- PPC Zimbabwe posts record US$36 million dividends, volumes up 22%, margins at 26.9%
- Contrasts sharply with Old Mutual's R1.5 billion Zimbabwe drag and KPI exclusion
- Hard-currency cement model unlocks remittances that financial services firms cannot access
PPC Zimbabwe has emerged as the standout performer in the cement group's ten-month operational update to 31 January 2026, generating record cash flows that drove a fivefold increase in dividends to its South African parent.
The result sits in sharp contrast to a growing narrative of foreign-affiliated companies either writing down their Zimbabwean operations or quietly reclassifying them as assets too structurally constrained to attract incremental capital.
The timing matters. Just a day before PPC released its update, Old Mutual Limited published full-year results showing a R1.496 billion drag on group headline earnings attributed directly to Zimbabwe, with the parent formally excluding the country from its key performance indicators and placing it in an evaluate and pivot strategic category, the same bucket as early-stage growth markets where repatriation uncertainty caps the expected return on capital deployed.
Old Mutual's challenge is one that many foreign-affiliated financial services businesses in Zimbabwe share: earnings are generated locally in a market where the pathway to converting those profits into distributable hard currency at the parent level is constrained by Zimbabwe's foreign currency remittance framework for investment income.
The result is a structurally stranded earnings pool valuable in local terms but largely inaccessible in group terms.
PPC Zimbabwe however declared and paid dividends of US36 million, equivalent to R595 million, in the ten months to January 2026. This compares with US8 million paid in the comparable period, a 350% increase in US dollar terms.
The dividend quantum is not merely a financial headline. PPC's board has explicitly indicated it will consider a shareholder distribution tied to its policy of flowing through dividends received from Zimbabwe.
The record payout from the Zimbabwean subsidiary therefore has a direct potential read-through to what JSE and ZSE shareholders may receive. At 31 January 2026, PPC Zimbabwe remained debt-free and held US$7 million in unencumbered cash.
Distinctly cement is a hard-currency business in Zimbabwe in a way that insurance and savings products are not.

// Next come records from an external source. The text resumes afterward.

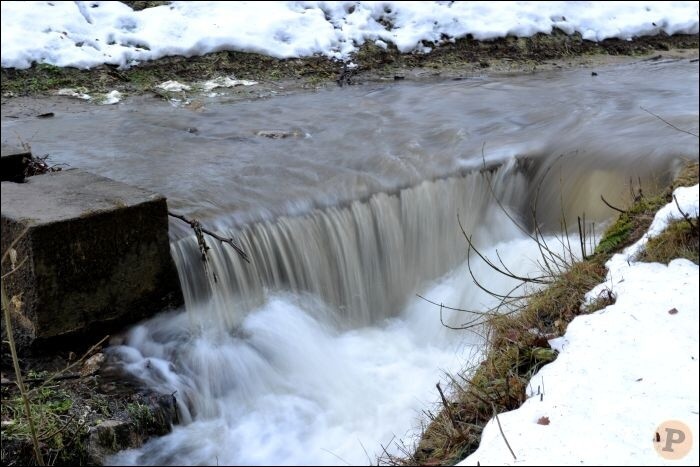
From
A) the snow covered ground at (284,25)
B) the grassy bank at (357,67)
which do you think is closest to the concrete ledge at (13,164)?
A: the grassy bank at (357,67)

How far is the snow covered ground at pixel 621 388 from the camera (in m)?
2.52

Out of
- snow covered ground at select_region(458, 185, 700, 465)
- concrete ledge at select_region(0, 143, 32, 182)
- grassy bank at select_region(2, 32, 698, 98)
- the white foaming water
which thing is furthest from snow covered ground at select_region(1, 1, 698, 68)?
snow covered ground at select_region(458, 185, 700, 465)

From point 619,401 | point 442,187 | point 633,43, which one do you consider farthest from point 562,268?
point 633,43

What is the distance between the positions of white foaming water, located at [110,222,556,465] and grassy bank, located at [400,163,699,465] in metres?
0.33

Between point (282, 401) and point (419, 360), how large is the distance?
3.43 feet

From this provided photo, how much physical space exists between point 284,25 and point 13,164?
276 inches

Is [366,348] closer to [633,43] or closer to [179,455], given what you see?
[179,455]

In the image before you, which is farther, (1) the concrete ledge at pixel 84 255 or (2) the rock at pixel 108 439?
(1) the concrete ledge at pixel 84 255

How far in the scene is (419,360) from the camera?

PPC Zimbabwe sells cement at USD-denominated prices into a market where construction activity, infrastructure investment, and retail building demand are growing in real terms.
The revenue is collected in dollars, the margins are earned in dollars, and the surplus cash can be declared as a dividend and remitted at commercial rates because it flows through the current account of trade, not through the investment income channel that constrains financial services businesses.
Old Mutual's premiums, investment returns, and fee income, by contrast, sit on the investment side of the balance sheet, where Zimbabwe's remittance framework imposes the structural restrictions that drove the group to exclude the operation from its KPIs entirely.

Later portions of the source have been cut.